→ Sezione del testo:
· · · · · · ·
Alberto Burgio
La radice profonda del razzismo in Europa
il manifesto, 1 ottobre 2010
È una buona cosa che, sullo sfondo della persecuzione razzista dei rom in Francia, si sia aperta una riflessione teorica sul razzismo. È tutt'altro che scontato che se ne sappia abbastanza (su ciò che lo produce e lo alimenta e, prima ancora, su ciò che il razzismo è) per reagire all'altezza dei suoi devastanti effetti attuali e potenziali. Gli interventi di Étienne Balibar e Jacques Rancière sul manifesto hanno fatto luce su aspetti rilevanti. Il primo si è incentrato sul nesso tra cittadinanza ed esclusione, mettendo in risalto come esso operi anche nel quadro dell'Europa comunitaria; il secondo ha insistito sulla natura artificiale (non spontanea) di un razzismo frutto dell'iniziativa di «imprenditori politici».
Entrambi condividono una prospettiva politico-centrica e meriterebbero un approfondimento: in particolare Rancière sembra sbarazzarsi troppo precipitosamente della scaturigine sociale della paura (e del risentimento) che l'intervento politico alimenta e incanala contro gruppi umani rappresentati come pericolosi. Ma lo spazio è tiranno e, piuttosto che dedicarlo a un confronto interno, conviene utilizzarlo per ampliare lo spettro della discussione, prospettando un'ipotesi differente e complementare, incentrata sulle dinamiche sociali responsabili della produzione di stereotipi inferiorizzanti: un'ipotesi per dir così socio-centrica.
· · · · · · ·
→ Raccolta dei record:
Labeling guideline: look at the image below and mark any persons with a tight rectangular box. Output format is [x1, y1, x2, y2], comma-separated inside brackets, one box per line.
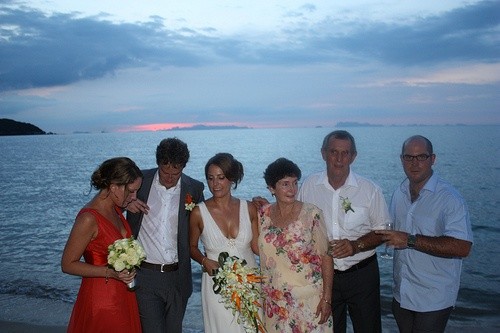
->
[62, 158, 143, 333]
[373, 134, 473, 333]
[188, 153, 264, 333]
[258, 158, 334, 333]
[122, 138, 206, 333]
[253, 130, 391, 333]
· · · · · · ·
→ Problemi e compiti:
**A)** Per ciascuna affermazione, di' se concorda con l'articolo sul razzismo, rispondendo sì o no e citando le parole decisive: (i) Balibar si è concentrato sul legame tra cittadinanza ed esclusione; (ii) secondo Rancière il razzismo nasce in modo spontaneo; (iii) l'autore propone un'ipotesi politico-centrica.
**B)** Riporta tutte le righe dei record in una tabella Markdown con le colonne Nr, per il numero progressivo, e Riga, per il testo della riga. Salta le righe vuote e lascia fuori le immagini.

→ Risultati dell'esercizio:
**A)**
(i) Sì: «Il primo si è incentrato sul nesso tra cittadinanza ed esclusione»
(ii) No: «sulla natura artificiale (non spontanea) di un razzismo frutto dell'iniziativa di «imprenditori politici»»
(iii) No: «un'ipotesi per dir così socio-centrica»

**B)**
| Nr | Riga |
|---|---|
| 1 | Labeling guideline: look at the image below and mark any persons with a tight rectangular box. Output format is [x1, y1, x2, y2], comma-separated inside brackets, one box per line. |
| 2 | -> |
| 3 | [62, 158, 143, 333] |
| 4 | [373, 134, 473, 333] |
| 5 | [188, 153, 264, 333] |
| 6 | [258, 158, 334, 333] |
| 7 | [122, 138, 206, 333] |
| 8 | [253, 130, 391, 333] |